Ken Harney: There is no "typical" APR lenders charge. Annual Percentage Rates vary all over the place, depending on type of loan and the credit quality of the borrower, downpayment etc etc,etc. Of course, lower is usually better....


Hyattsville, Md.: Thanks for taking my question, would you recommend go for a ARM if we do not plan to stay in the first condo we just bought for longer than 5-7 years?

Ken Harney: A "hybrid" ARM might suit your needs. You can find some that have a fixed rate for the first 3, 5 or 7 years, then switch to annual adjustable. The rates tend to be a little lower than 30-year fixed.


Silver Spring, Md.: Why don't lenders offer second mortgages on non-owner occupied property? Can you recommend a source for this type of financing?

Ken Harney: Non-owner occupied properties are considered higher risk. Check with one or more mortgage brokers for your second--it's a somewhat specialized product, but brokers are adept at locating sources.

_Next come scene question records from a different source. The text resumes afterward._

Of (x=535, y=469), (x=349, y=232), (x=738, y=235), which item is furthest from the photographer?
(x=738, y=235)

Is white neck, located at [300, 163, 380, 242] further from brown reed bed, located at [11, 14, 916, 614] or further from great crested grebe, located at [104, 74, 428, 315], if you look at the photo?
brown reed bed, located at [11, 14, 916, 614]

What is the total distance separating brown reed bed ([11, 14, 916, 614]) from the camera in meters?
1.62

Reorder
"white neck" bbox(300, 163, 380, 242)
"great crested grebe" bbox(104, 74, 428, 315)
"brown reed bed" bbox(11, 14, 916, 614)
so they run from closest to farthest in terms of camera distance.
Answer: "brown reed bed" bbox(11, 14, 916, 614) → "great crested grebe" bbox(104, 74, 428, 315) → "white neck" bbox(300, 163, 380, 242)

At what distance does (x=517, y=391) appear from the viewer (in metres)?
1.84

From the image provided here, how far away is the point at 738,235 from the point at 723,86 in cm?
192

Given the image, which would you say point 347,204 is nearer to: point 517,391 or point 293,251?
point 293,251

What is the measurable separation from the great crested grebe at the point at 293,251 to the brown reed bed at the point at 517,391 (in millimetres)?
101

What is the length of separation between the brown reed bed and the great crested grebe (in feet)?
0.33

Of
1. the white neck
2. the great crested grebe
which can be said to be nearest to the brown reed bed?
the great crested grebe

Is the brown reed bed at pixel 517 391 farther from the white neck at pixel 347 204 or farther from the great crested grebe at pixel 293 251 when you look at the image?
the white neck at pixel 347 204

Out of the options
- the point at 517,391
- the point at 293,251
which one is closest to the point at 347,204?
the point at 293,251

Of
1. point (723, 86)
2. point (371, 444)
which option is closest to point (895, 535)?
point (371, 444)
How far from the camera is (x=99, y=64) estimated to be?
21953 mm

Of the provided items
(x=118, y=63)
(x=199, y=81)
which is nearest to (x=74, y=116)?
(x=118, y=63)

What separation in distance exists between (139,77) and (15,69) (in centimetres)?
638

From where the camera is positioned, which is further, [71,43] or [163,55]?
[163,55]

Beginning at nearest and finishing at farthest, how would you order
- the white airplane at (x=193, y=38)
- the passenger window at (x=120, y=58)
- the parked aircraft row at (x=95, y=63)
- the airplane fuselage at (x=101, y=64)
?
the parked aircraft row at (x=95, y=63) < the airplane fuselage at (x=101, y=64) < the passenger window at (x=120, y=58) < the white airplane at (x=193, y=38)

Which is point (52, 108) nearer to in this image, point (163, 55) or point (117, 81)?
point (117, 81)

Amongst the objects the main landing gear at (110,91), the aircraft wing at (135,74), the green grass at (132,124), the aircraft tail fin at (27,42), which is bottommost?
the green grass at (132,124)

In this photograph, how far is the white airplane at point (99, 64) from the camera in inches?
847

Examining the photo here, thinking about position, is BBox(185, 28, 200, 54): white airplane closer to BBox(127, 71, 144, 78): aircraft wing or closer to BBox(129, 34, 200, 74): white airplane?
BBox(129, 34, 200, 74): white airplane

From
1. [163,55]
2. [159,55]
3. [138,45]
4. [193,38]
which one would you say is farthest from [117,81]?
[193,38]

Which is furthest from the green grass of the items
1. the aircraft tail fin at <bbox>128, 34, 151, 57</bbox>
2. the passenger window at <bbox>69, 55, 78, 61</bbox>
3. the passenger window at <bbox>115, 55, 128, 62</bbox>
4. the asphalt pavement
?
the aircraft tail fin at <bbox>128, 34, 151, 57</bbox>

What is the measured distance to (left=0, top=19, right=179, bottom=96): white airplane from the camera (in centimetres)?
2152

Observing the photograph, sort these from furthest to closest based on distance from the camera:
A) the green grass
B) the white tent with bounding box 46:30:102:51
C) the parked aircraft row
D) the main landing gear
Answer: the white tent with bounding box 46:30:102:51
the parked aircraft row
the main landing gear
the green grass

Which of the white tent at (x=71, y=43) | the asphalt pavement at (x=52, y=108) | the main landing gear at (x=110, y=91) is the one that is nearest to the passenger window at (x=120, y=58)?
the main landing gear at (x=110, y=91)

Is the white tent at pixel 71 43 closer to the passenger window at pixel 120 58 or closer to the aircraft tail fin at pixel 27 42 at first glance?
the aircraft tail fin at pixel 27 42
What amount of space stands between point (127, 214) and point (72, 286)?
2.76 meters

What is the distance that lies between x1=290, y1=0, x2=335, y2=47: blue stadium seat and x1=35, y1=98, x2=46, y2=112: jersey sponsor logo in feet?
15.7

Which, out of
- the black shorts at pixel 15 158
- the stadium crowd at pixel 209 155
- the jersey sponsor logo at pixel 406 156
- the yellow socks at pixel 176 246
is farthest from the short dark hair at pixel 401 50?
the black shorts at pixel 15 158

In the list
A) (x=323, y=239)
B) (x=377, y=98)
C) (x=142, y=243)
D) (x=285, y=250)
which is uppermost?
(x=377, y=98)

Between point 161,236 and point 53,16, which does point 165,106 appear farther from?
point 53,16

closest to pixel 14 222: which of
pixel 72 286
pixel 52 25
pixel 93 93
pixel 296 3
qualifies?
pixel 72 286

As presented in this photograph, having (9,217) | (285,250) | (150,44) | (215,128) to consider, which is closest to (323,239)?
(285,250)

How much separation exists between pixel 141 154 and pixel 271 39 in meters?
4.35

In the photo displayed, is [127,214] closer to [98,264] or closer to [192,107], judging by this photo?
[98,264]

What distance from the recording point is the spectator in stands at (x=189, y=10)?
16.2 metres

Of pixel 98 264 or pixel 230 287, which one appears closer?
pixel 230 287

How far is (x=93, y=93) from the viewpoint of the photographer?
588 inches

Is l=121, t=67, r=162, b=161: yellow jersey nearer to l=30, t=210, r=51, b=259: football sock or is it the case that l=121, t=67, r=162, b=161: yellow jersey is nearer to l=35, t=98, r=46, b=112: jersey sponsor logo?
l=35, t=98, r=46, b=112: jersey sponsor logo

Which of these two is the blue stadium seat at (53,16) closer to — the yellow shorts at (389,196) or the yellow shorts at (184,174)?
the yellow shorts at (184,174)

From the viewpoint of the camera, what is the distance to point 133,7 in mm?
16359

Washington, DC: For religious reasons of avoiding a mortgage based upon interest, I am considering using a mortgage company that basically purchases the property as a co-owner, from whom I would purchase equity in the house over a period of 15 or 30 years. The mortgage company's liquidity is provided by a special arrangement with Freddie Mac, and the total cost to me would be competitive with an interest-based mortgage. My question is how a seller would view such a mortgage if I could provide the standard qualification and commitment letters from the mortgage company. How much less competitive would my offer be?

Ken Harney: With Freddie Mac backing the program, I can't see why your financing arrangement would be of any concern to a seller.


Orono, Maine: Ken, it may interest people to know that they can shop around even if they opt to use a mortgage broker. A lot of large wholesale lenders make their rate-sheets available on the Internet. It seems to me that if you walk into a broker without a stack of them in-hand, you are doing yourself a disservice.

Ken Harney: Good point, thanks.


Washington, D.C.: Hi Ken: I hope you can help me. I'm thinking of buying my first place -- my ideal would be a two-bedroom condo somewhere in the city. I'd like to buy sometime this summer. I only have about $6-7,000 to put down. That doesn't seem like very much to me. I also have an old 401(k) worth about $6,000, about $10,000 in student loans and a very stable job in government intelligence with a decent salary. Do you think I'm a good candidate for a loan and as a buyer? What are some things that you can suggest that I look for as a first time buyer? I've been working on educating myself on this stuff for a while now. Thanks so much!

Ken Harney: I would get the ball rolling by looking at the sort of condos you're likely to want to buy. Talk to real estate agents who are showing them or listing them. Motivated agents can be a great resource if you pump them for information on financing sources and options. With the cash you have on hand, you should be able to swing a purchase. Good luck!